» Exercise instructions
Substitute "slope" for "hillside" throughout the records below, leaving everything else unchanged, and leave the pictures out of your answer.

+++ Provided material

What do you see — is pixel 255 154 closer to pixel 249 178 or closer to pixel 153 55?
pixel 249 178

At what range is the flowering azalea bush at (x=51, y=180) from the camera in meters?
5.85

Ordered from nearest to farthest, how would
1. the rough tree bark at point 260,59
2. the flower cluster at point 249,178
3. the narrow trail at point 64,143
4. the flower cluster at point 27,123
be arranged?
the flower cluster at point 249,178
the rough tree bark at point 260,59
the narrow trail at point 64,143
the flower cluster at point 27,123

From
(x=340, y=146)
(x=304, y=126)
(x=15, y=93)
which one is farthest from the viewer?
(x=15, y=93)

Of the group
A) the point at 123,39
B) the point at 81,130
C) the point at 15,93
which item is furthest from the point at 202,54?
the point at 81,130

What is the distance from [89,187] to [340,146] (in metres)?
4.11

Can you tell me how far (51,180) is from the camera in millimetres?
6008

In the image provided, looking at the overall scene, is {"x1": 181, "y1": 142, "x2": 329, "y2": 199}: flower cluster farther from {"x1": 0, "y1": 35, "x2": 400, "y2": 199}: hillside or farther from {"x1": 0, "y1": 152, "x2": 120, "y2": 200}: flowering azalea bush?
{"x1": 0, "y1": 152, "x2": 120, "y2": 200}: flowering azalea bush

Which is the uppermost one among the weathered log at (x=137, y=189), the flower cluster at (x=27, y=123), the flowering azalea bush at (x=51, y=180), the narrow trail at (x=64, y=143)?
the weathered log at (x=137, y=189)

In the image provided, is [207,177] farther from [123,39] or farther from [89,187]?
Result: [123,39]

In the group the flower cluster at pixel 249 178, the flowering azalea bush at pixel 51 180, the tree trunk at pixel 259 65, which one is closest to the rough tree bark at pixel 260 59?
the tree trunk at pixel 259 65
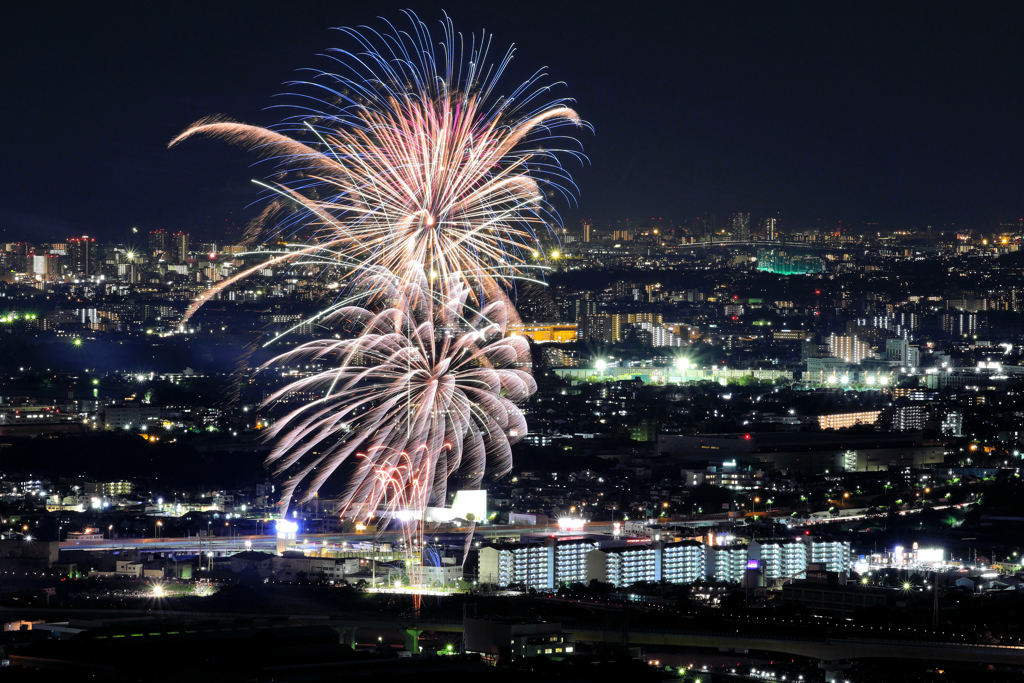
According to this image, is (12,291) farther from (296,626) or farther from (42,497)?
(296,626)

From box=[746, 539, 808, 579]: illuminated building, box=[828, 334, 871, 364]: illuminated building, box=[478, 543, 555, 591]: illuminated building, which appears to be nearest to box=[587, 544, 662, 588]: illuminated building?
box=[478, 543, 555, 591]: illuminated building

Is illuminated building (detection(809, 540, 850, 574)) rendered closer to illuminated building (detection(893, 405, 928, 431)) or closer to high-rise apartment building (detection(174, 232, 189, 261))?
illuminated building (detection(893, 405, 928, 431))

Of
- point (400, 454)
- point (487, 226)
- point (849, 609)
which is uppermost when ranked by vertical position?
point (487, 226)

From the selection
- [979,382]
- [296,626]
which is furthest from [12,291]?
[296,626]

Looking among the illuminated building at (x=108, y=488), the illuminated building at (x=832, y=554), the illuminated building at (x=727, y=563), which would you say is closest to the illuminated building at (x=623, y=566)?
the illuminated building at (x=727, y=563)

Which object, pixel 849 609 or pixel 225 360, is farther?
pixel 225 360

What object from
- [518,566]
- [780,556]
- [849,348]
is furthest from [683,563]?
[849,348]

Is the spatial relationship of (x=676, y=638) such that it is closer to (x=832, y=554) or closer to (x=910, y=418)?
(x=832, y=554)

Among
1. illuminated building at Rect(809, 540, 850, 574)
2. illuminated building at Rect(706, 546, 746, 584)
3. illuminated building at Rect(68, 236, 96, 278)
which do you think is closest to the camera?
illuminated building at Rect(706, 546, 746, 584)
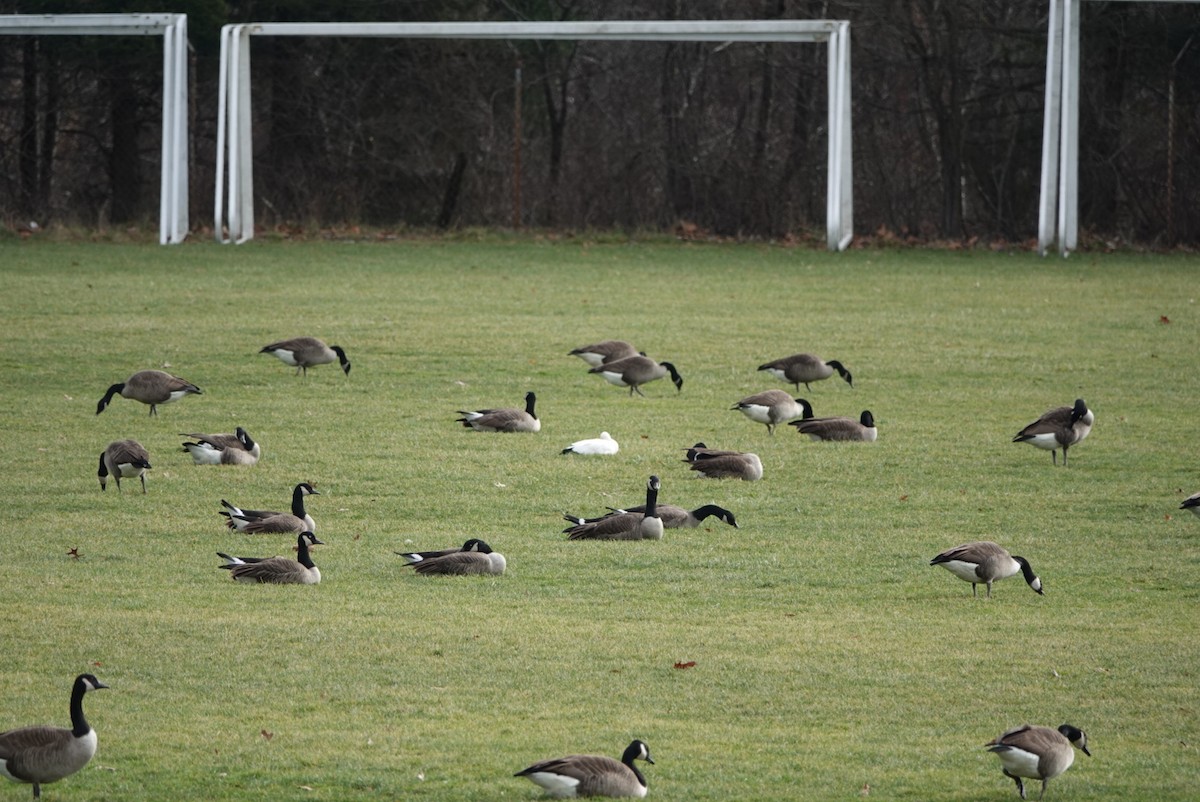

++++++

» Response
What do you see — is pixel 255 154 closer to pixel 249 178 or closer to pixel 153 55?
pixel 249 178

At what range is the flowering azalea bush at (x=51, y=180) from the camera in meters?
5.85

Ordered from nearest to farthest, how would
1. the rough tree bark at point 260,59
2. the flower cluster at point 249,178
3. the narrow trail at point 64,143
4. the flower cluster at point 27,123
be arranged?
the flower cluster at point 249,178
the rough tree bark at point 260,59
the narrow trail at point 64,143
the flower cluster at point 27,123

From
(x=340, y=146)
(x=304, y=126)
(x=15, y=93)
which one is farthest from the viewer?
(x=15, y=93)

Of the group
A) the point at 123,39
B) the point at 81,130
C) the point at 15,93
which item is furthest from the point at 202,54?
the point at 81,130

What is the distance from [89,187] to [340,146] (in metres)?
4.11

Can you tell me how far (51,180) is from the camera in millimetres?
6008

In the image provided, looking at the overall scene, is {"x1": 181, "y1": 142, "x2": 329, "y2": 199}: flower cluster farther from {"x1": 0, "y1": 35, "x2": 400, "y2": 199}: slope or farther from {"x1": 0, "y1": 152, "x2": 120, "y2": 200}: flowering azalea bush?
{"x1": 0, "y1": 152, "x2": 120, "y2": 200}: flowering azalea bush

Which is the uppermost one among the weathered log at (x=137, y=189), the flower cluster at (x=27, y=123), the flowering azalea bush at (x=51, y=180), the narrow trail at (x=64, y=143)?
the weathered log at (x=137, y=189)

In the image provided, is [207,177] farther from [123,39] or farther from [89,187]?
Result: [123,39]

In the group the flower cluster at pixel 249 178, the flowering azalea bush at pixel 51 180, the tree trunk at pixel 259 65, which one is closest to the rough tree bark at pixel 260 59?
the tree trunk at pixel 259 65
According to this image, is (12,291) farther from (296,626) or farther from (42,497)?
(296,626)

From box=[746, 539, 808, 579]: illuminated building, box=[828, 334, 871, 364]: illuminated building, box=[478, 543, 555, 591]: illuminated building, which appears to be nearest to box=[587, 544, 662, 588]: illuminated building?
box=[478, 543, 555, 591]: illuminated building

Is illuminated building (detection(809, 540, 850, 574)) rendered closer to illuminated building (detection(893, 405, 928, 431)) or closer to high-rise apartment building (detection(174, 232, 189, 261))?
illuminated building (detection(893, 405, 928, 431))

Of
- point (400, 454)
- point (487, 226)
- point (849, 609)
which is uppermost when ranked by vertical position?
point (487, 226)

From the selection
- [979,382]
- [296,626]
which is furthest from [12,291]?
[296,626]

Looking among the illuminated building at (x=108, y=488), the illuminated building at (x=832, y=554), the illuminated building at (x=727, y=563), which would you say is closest to the illuminated building at (x=623, y=566)?
the illuminated building at (x=727, y=563)

Which object, pixel 849 609 or pixel 225 360, is farther?
pixel 225 360

What object from
- [518,566]
- [780,556]
- [849,348]
is furthest from [683,563]?
[849,348]

Is the spatial relationship of (x=676, y=638) such that it is closer to (x=832, y=554) or closer to (x=910, y=418)?
(x=832, y=554)

Among
1. illuminated building at Rect(809, 540, 850, 574)
2. illuminated building at Rect(706, 546, 746, 584)
3. illuminated building at Rect(68, 236, 96, 278)
which do you think is closest to the camera?
illuminated building at Rect(706, 546, 746, 584)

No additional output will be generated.